Since 1619 when the first slave ships landed on this continent, Americans have confronted race issues. The first American businessmen were white farmers, which owned African slaves who provided the labor to sustain their agriculture-based enterprises.
The question of slavery in the context of territorial expansion brought on the Civil War and ultimately, the Emancipation Proclamation, amendments to the Constitution, and other federal legislation intended to protect the rights of all citizens regardless of race. Although the Civil Rights Act of 1866 was meant to extend equal protection of the law to all citizens, sharecropping and Jim Crow laws perpetuated the oppression of Black citizens.
The quest for liberty and justice for all in all aspects of life, including economic empowerment, intensified in the 1950s and 1960s, cresting with the passage of the Civil Rights Act in 1964, when Equal Employment Opportunity became the law of the land. Passage of the Voting Rights Act in 1965 and the Fair Housing Act of 1968 sought to bring the ideology of freedom and equal opportunity in all aspects of life to fruition.
Cumulatively, the passage of these laws has not addressed the economic disparities created by the original institutional design of an agricultural society built on the free labor of blacks.
Even today, $171,000, the net worth of a typical white family is nearly ten times greater than that of a Black family ($17,150).
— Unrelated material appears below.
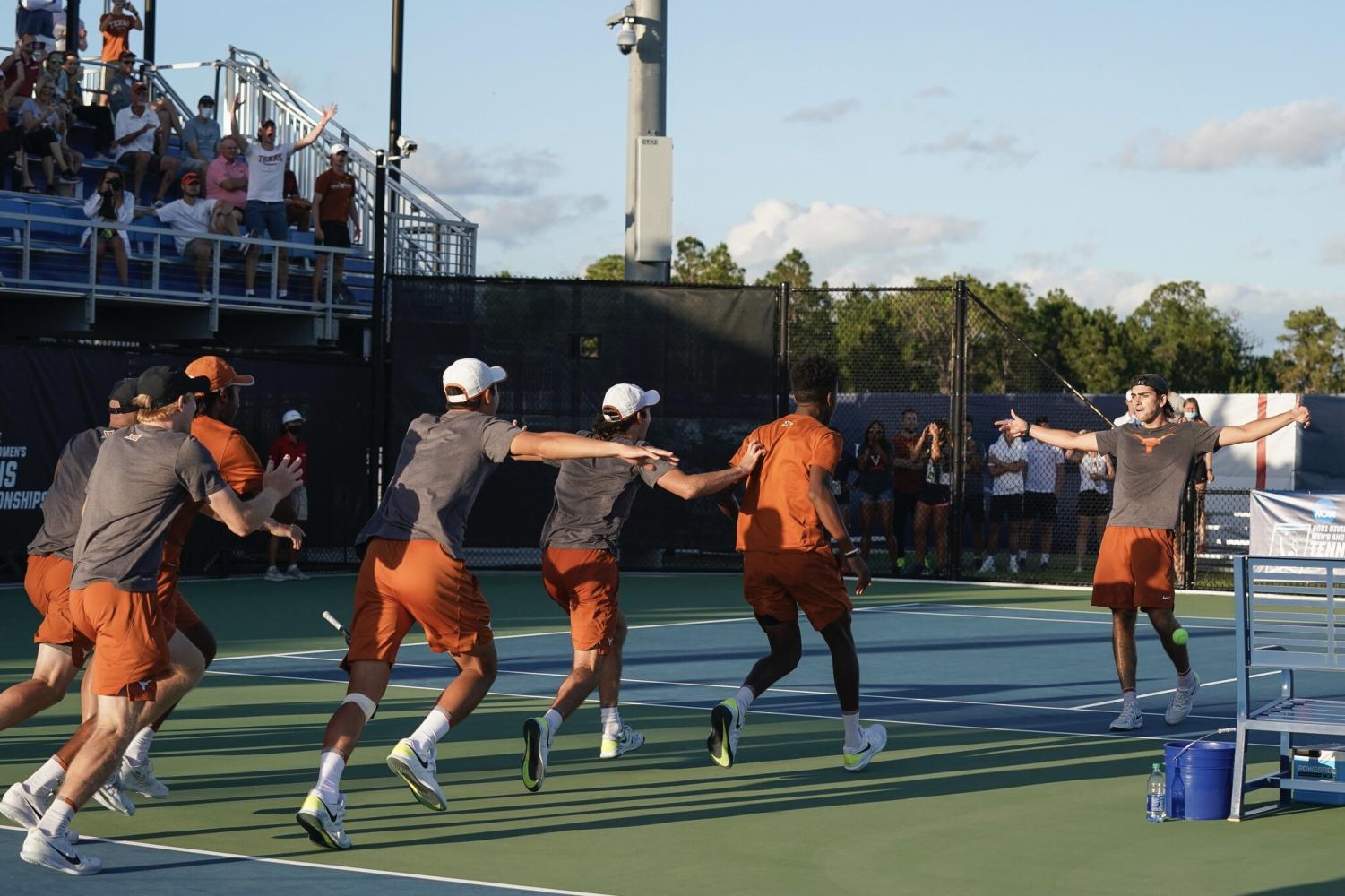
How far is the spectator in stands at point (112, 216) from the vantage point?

Gaps in wealth between Black and white households reveal the effects of accumulated inequality and discrimination
Recent numbers indicate that the US has 2.5+million U.S. black-owned businesses which only generate $150 billion in revenue which is a negligible ownership and control over the nation’s productive capacity.
Empowering black owned businesses with grants is the first step to healing our communities and closing the wealth gap.